Streitwert des Berufungsverfahrens: 417.720,91 EUR.
Gründe
I. Die Klägerin macht gegen den Beklagten gem. § 67 VVG auf sie übergegangene Ersatzansprüche aufgrund eines Brandschadens geltend, den der Beklagte durch das Abfeuern einer Leuchtrakete am 1.1.2006 um 20.21 Uhr verursacht hat.
Der Beklagte hatte vor dem von ihm bewohnten Haus eine Leuchtrakete in einen Schneehaufen gesteckt und gezündet. Die Rakete stieg zunächst ca. 5 Meter gerade nach oben, schwenkte dann zur Seite und drang durch eine Spalte von ca. 67 bis 87 mm Durchmesser zwischen der mit Eternit verkleideten Außenwand und dem Blech-Trapezdach in einer ca. 12 Meter entfernten Scheune ein, in der sie explodierte und innerhalb kürzester Zeit das Gebäude in Brand setzte.

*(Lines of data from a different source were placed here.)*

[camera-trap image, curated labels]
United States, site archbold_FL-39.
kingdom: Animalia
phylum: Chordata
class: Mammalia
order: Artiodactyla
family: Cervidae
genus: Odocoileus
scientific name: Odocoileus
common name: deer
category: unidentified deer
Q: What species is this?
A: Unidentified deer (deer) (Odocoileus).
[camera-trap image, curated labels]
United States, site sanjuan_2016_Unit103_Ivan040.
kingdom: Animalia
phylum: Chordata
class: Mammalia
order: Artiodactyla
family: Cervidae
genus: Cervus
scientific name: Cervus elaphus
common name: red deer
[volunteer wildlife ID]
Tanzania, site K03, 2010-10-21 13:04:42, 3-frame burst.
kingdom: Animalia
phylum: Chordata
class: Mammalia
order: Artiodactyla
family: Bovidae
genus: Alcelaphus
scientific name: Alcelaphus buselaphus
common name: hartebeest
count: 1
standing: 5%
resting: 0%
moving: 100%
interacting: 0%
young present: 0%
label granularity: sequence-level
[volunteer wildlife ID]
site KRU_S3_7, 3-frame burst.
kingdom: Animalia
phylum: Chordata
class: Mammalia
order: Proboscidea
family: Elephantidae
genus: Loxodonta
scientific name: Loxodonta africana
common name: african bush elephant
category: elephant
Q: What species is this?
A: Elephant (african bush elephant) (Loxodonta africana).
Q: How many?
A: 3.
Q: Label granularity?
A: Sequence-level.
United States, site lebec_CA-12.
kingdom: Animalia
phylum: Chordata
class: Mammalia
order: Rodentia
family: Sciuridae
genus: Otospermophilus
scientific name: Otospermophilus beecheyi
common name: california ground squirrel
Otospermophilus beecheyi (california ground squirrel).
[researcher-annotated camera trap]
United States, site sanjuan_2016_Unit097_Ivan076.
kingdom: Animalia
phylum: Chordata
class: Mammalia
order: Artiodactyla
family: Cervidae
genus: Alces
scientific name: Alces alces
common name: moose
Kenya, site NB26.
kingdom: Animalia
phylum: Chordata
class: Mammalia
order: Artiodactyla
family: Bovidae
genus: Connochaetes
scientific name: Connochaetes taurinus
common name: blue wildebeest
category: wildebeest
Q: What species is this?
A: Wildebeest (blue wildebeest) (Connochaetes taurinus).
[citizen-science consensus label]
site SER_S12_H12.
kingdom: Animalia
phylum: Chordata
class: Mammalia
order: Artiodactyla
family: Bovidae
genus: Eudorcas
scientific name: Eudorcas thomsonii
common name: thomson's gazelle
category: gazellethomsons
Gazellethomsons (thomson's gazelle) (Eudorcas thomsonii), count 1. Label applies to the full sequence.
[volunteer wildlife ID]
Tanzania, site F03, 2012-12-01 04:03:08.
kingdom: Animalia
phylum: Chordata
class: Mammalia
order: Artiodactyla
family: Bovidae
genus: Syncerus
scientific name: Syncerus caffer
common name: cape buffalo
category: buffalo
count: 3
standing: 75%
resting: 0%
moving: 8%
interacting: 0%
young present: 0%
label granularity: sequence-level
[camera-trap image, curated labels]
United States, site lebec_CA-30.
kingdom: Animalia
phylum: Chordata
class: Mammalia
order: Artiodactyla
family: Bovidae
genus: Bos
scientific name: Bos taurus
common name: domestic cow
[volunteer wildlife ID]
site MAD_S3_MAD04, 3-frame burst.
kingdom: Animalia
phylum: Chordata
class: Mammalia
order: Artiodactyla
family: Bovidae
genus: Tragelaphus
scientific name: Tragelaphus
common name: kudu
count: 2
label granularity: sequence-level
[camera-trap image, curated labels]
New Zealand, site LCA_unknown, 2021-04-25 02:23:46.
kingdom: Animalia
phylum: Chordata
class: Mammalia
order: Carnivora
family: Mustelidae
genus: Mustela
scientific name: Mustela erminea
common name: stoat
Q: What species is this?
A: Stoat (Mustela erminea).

Bezüglich der Einzelheiten des feststehenden Schadenshergangs sowie des Vortrags der Parteien wird auf den Tatbestand des Urteils des LG Ulm vom 26.10.2007 - 4 O 262/07, verwiesen.
Mit diesem Urteil hat das LG Ulm die Klage abgewiesen. Der Beklagte habe den Schaden des Versicherungsnehmers der Klägerin nicht fahrlässig herbeigeführt. Die ggü. dem Abschussplatz liegende Scheune habe in den über dem Erdgeschoss liegenden Stockwerken weder Fenster noch Dachluken aufgewiesen, aus denen sich eine objektive und erkennbare Gefährdung durch Eindringen einer Rakete ergeben hätte. Die Scheune sei an Wänden und Dach vollständig mit unbrennbarem Material versehen gewesen. Die Spalte, durch die die Rakete in das Gebäudeinnere eingedrungen sei, sei für den Beklagten nicht erkennbar und tatsächlich auch nicht bekannt gewesen.
Das Zünden der Rakete aus einem Schneehaufen begründe eine Fahrlässigkeit des Beklagten nicht, weil nach dem Untersuchungsbericht des kriminaltechnischen Instituts des LKA Baden-Württemberg ein problemloser Start mit annähernd vertikalem Flugverlauf auch aus einem Schneehaufen heraus möglich sei, sofern die Schneemasse ausreichend Halt biete und keine Hindernisse die Flugbahn beeinträchtigten.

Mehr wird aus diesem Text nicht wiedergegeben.